Partial supervision for archive. Beta testing then monitored runs would be expected, with unmonitored runs once uploads or changes are seen to be stable (i.e. 1,000 or more uploads or changes). Daily or weekly updates would be automatic with some regular oversight or in response to questions.
Automatic or manually assisted: Automatic.
Edit type (e.g. Continuous, daily, one time run): One time runs for the past 11 years of archive maps and then a daily or weekly automatic update. For the NCEP weather, 5 types of maps are made available each day and a weekly summary pdf is derived from these. The maps are published as gifs and Noaabot is converting these to pngs before uploading.
Maximum edit rate (e.g. edits per minute): Approximately 4 per minute.
Bot flag requested: (Y/N): Y
Programming language(s): Python
Fæ (talk) 11:12, 22 May 2013 (UTC)
Discussion
- Not sure if the template is correct—the images do not come directly from NOAA, but from NCEP (National Centers for Environmental Prediction) — other than that, I'm quite OK with the way files are uploaded. odder (talk) 12:21, 22 May 2013 (UTC)

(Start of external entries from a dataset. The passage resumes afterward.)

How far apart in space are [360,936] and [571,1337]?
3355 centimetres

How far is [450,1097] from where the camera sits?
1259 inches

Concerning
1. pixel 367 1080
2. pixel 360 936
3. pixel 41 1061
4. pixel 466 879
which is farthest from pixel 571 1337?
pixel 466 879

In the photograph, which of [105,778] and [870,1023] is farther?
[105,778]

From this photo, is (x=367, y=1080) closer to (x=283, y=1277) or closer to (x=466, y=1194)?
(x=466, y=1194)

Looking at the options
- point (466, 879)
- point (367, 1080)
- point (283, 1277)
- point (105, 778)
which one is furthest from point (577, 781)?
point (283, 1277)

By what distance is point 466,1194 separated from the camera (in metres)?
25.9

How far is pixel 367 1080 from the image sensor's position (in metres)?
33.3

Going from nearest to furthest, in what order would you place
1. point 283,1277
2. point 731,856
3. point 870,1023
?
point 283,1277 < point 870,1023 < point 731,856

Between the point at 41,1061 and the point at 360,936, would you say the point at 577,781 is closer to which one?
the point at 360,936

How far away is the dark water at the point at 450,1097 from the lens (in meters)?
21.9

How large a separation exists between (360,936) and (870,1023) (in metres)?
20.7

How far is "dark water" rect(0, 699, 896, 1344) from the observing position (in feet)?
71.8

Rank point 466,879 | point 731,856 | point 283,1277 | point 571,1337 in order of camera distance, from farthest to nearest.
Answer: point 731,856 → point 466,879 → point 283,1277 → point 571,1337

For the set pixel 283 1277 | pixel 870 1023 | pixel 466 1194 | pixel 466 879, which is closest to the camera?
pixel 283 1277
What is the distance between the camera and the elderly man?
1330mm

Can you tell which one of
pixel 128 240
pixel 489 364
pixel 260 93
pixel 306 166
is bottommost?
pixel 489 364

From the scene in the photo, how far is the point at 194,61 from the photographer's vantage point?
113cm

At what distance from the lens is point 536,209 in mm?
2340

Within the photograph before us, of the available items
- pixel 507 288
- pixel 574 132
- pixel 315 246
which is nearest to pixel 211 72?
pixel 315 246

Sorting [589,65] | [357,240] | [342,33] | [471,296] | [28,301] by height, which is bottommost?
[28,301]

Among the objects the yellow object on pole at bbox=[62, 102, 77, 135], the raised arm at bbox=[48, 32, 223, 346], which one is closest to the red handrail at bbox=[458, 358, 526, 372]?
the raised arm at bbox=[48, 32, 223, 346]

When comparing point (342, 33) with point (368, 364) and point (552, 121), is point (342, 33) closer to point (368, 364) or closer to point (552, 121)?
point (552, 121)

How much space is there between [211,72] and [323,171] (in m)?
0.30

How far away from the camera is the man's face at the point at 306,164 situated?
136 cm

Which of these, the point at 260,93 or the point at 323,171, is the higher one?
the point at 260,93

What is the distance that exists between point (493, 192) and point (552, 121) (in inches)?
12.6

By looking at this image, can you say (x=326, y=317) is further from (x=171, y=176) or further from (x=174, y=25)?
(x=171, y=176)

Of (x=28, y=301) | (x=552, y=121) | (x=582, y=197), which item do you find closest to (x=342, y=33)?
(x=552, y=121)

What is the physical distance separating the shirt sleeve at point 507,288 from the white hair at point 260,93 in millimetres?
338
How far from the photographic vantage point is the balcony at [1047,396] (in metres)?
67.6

- Categories now changed from using "NOAA" to "NCEP". In theory the NCEP is a child of the "National Weather Service" (previously "Weather Bureau") which itself is a child of "NOAA". I would suggest avoiding making the category tree over-hierarchical until it starts to appear over-loaded or might be misleading. --Fæ (talk) 06:11, 24 May 2013 (UTC)
- Looks OK for me. --EugeneZelenko (talk) 14:35, 22 May 2013 (UTC)
- Files should have more categories. A category for the day and a category for the type. Also, are you going to upload the Daily Weather Map Weekly PDF Files? The pdfs contain vectorized maps.Smallman12q (talk) 00:58, 24 May 2013 (UTC)
- The categories can be added quickly enough. The types are selected in the ingestion template and I will tweak it to include a NOAA weather map type category automatically. I am less certain about the value of a day category, my original thoughts on this were that the files are strictly named, with ISO format date at the beginning, so any particular month or day's worth of images (there are 5 types for each day) can be easily found by scrolling through the alphanumerically sorted category of the year, and a breakdown further than year would be superfluous. I'm happy to include day categories if the benefits of doing so are a bit clearer to me. In the longer term I would like a navigation template (possibly automated as part of the ingestion template) to provide a link to the other map types for the day, yesterday and tomorrow's image. I am deferring this until either I get to grips with Lua, or another volunteer can take a look at it; certainly it is a more long term improvement that can be worked out once the archive backlog is uploaded (one of the benefits of using an ingestion template is that tweaks like this can happen on the template rather than across 20,000 files ).
- Yes, the weekly pdfs can be uploaded from the pdf page—hopefully the NCEP will stick to the recently changed naming scheme so updates can be part of the batch upload. There are not that many, as they are only available from the last week of November 2012. It would be great if these were decomposed at some point, so that the embedded vector maps are available in addition to pngs, so having the pdfs on Commons is a good start.
- Done Category:NCEP weekly weather maps and Category:NCEP weekly color weather maps. --Fæ (talk) 12:42, 24 May 2013 (UTC)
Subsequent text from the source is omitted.